• A-t-on encore le droit de mourir?

    Etrange question me direz-vous... surtout un samedi soir... je devrais sûrement avoir d'autres choses à faire que d'écrire un post à fort potentiel déprimant.  Mais ça me trotte dans la tête depuis un moment, et je profite d'un moment de calme en célibataire associé à une flemmingite aiguë de faire quelque chose de constructif pour (pas très bien) écrire.

    Cette question, elle se pose à moi depuis que j'interviens en SMUR (et que j'ai le droit de faire le petit papier bleu, aussi appelé certificat de décès). J'ai eu plusieurs fois à intervenir pour des arrêts cardiaques chez des personnes (très) âgées, avec un certain nombre (pour ne pas dire un nombre certain) de pathologies parfois (souvent?) lourdes, très peu souvent autonomes.

Données —
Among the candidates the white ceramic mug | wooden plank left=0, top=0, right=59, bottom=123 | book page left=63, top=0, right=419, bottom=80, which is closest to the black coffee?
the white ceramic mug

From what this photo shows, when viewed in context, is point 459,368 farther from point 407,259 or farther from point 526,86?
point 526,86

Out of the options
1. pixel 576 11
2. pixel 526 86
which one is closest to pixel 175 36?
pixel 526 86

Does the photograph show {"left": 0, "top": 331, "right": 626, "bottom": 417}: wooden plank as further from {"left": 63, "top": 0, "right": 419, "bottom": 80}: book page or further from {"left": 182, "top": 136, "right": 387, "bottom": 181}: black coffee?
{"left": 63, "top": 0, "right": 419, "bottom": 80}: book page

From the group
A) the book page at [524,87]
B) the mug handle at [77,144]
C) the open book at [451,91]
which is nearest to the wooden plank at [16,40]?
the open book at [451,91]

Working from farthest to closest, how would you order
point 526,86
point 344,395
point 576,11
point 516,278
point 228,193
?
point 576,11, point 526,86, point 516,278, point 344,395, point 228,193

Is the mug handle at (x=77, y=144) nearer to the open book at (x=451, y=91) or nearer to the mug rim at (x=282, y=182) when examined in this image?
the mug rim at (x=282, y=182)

--

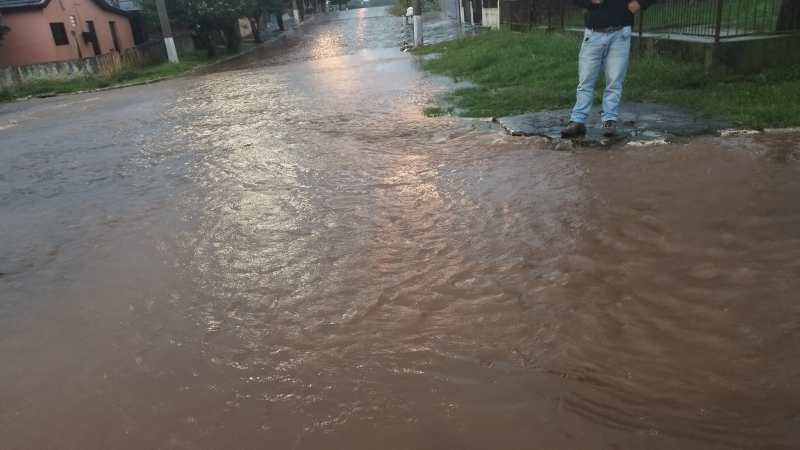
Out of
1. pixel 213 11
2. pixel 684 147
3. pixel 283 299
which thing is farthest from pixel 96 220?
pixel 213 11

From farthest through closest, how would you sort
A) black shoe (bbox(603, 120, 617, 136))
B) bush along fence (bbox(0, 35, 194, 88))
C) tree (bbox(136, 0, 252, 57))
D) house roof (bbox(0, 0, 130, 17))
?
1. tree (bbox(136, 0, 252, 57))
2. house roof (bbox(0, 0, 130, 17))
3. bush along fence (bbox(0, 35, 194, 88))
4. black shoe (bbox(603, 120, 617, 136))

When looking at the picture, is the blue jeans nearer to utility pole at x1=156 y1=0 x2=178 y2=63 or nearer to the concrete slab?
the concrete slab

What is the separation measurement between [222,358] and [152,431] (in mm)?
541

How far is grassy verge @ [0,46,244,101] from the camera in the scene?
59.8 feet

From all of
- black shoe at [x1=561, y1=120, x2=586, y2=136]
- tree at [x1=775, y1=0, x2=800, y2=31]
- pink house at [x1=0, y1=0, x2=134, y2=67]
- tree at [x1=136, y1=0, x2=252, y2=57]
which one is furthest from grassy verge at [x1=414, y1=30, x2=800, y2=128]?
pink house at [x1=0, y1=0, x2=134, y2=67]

Questions —
1 – Indiquez si chacune des affirmations suivantes concorde avec l'extrait sur le droit de mourir, en répondant par oui ou par non et en citant exactement les mots décisifs du texte. (a) Le texte est écrit un samedi soir. (b) Le texte affirme qu'aucune intervention pour un arrêt cardiaque n'a jamais eu lieu. (c) Le certificat de décès est aussi désigné par l'expression « le petit papier bleu ».
2 – Prolongez l'extrait sur le droit de mourir à partir de sa dernière phrase, en gardant la première personne et le ton du texte.

Réponses attendues —
1 –
(a) Oui : « surtout un samedi soir ».
(b) Non : « J'ai eu plusieurs fois à intervenir pour des arrêts cardiaques ».
(c) Oui : « le petit papier bleu, aussi appelé certificat de décès ».

2 –
    Pour moi, quand je vois ces personnes, je vois mon grand-père avec sa maladie de Charcot ou ma grand-mère avec son cancer du sein. Ou encore certains des résidents de la maison de retraite où j'ai travaillé. Pour toutes ces personnes, quand leur coeur s'est arrêté, la famille a pleuré. Le médecin a été prévenu pour constater le décès. Les pompes funèbres ont été prévenues. L'enterrement a eu lieu. Le deuil a fait son travail. Au milieu de toutes ses étapes, à des moments différents mais souvent assez tôt, les proches ont été soulagés. Soulagés pour la personne décédée, qu'elle ne souffre plus. Soulagée pour elle-même, qui avait investi du temps et de l'énergie auprès du "pas-encore-défunt" pour que les jours-mois-années qui lui restaient à vivre soient le moins pénibles possibles.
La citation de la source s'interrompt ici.